この法律ではさらに、民衆の相互監視が奨励されており、いわゆる「反諜報安全防範工作において優秀な成績を収めた、又は大きく貢献した機関及び個人」を表彰し、奨励金を与えるとも規定されています。

頼建平氏
「彼らは民衆による通報を奨励している。このような通報体制は、全国民をスパイにしてしまうことも可能だ。なぜなら、国内安全保衛支隊や警察自体が、諜報を担当しているからだ。よって、国民が監視し合うことによって、「全国民がスパイ」という状況が出来上がる。非常に恐ろしいことだ」

さらに、今回の新たな法律は社会全体にも脅威を及ぼすものとなっています。反諜報活動を明確に実施していない機関及び個人に対し、国家安全機関は関連の責任者を取り調べできるほか、刑事責任を問うこともできます。

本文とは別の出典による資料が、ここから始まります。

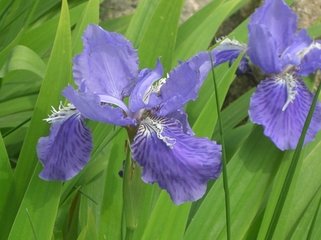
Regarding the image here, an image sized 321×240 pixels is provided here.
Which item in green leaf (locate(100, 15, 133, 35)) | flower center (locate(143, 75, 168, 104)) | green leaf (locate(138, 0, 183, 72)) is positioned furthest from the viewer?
green leaf (locate(100, 15, 133, 35))

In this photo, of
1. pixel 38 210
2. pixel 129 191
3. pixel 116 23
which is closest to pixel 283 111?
pixel 129 191

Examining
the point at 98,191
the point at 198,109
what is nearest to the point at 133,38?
the point at 198,109

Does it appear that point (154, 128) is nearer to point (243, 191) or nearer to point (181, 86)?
point (181, 86)

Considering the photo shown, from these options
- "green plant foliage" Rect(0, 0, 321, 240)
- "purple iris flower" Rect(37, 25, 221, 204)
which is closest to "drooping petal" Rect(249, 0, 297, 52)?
"green plant foliage" Rect(0, 0, 321, 240)

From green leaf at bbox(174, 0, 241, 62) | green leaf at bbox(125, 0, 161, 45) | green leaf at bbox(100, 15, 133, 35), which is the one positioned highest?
green leaf at bbox(100, 15, 133, 35)

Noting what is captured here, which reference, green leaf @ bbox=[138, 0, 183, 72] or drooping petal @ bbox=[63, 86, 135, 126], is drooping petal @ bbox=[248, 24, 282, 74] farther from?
drooping petal @ bbox=[63, 86, 135, 126]

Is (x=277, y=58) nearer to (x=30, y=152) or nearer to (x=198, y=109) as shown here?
(x=198, y=109)
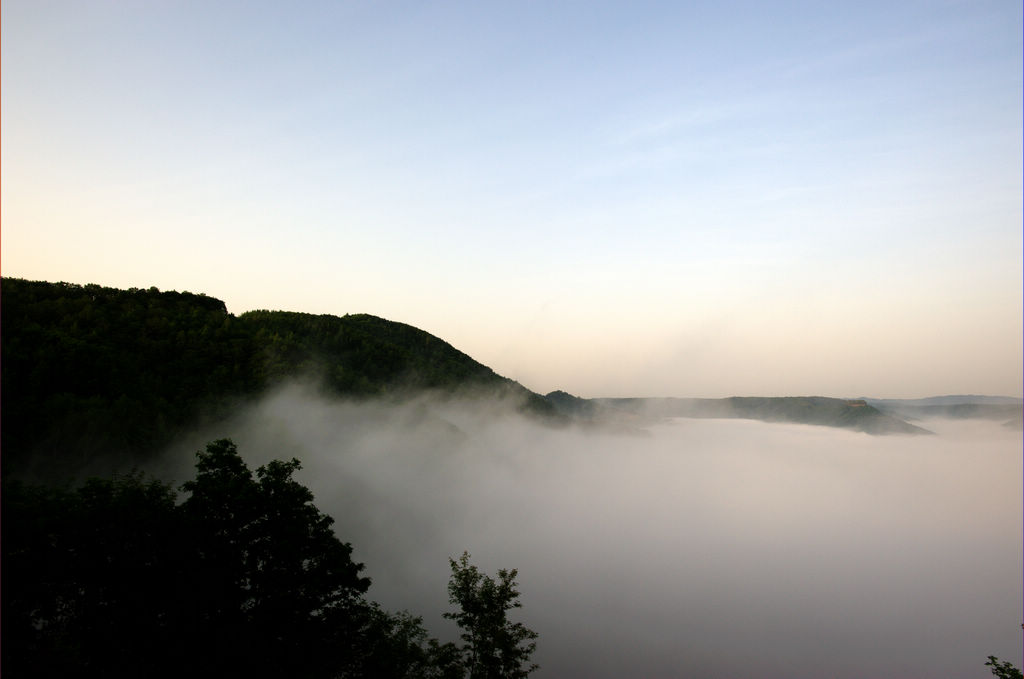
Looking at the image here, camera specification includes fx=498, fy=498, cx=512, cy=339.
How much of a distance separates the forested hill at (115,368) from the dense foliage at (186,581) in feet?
121

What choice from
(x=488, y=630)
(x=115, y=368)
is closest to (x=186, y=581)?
(x=488, y=630)

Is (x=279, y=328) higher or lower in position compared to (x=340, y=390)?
higher

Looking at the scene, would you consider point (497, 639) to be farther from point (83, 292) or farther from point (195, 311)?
point (195, 311)

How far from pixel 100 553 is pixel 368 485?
122613 millimetres

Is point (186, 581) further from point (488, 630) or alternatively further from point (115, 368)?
point (115, 368)

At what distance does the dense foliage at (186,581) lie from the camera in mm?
20484

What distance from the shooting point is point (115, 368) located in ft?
237

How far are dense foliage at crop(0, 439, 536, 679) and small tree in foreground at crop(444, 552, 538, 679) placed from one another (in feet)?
16.3

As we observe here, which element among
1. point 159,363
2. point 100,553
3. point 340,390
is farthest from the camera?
point 340,390

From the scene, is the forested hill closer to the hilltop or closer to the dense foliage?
the hilltop

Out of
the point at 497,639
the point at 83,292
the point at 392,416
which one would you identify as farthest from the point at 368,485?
the point at 497,639

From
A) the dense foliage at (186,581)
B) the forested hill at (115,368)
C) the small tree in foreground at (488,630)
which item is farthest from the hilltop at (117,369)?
the small tree in foreground at (488,630)

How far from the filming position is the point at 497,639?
30.0 m

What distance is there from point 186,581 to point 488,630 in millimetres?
16764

大連市の元警察官の劉暁斌(りゅう・ぎょうひん)氏は、中共は現在、国の名前で民衆を露骨に恫喝しているが、これは自分の罪状を覆い隠そうとしているのだと指摘しています。

劉暁斌氏
「中共が明るみに出るのを最も恐れていることは何だろうか。それは、彼らが国内の民衆に対し行っている破壊的な活動だ。例えば法輪功学習者や新疆、チベットなどの少数民族をジェノサイドによって迫害していること、そして政府高官、既得権益を得ている人らの汚職情報が明らかにされるのを恐れている」

中共は「反諜報安全防備工作規定」を施行したほか、国外へのデータの提供を禁止する法律も整備していることが分かっています。

中共が昨年作成した「データ安全法」草案には、国外組織と個人のデータを調査中に当局から「国家安全、公共の利益、又は国民、組織の合法的権益に危害を及ぼすデータ活動が行われている」と認定された場合、関連の責任が追及されるとあります。

これについて、「データ安全法」とは、中共が権力の拡大を目的としたものであり、中国企業の安全を脅かすだけでなく、国際社会の安全にも脅威となるとの声もあります。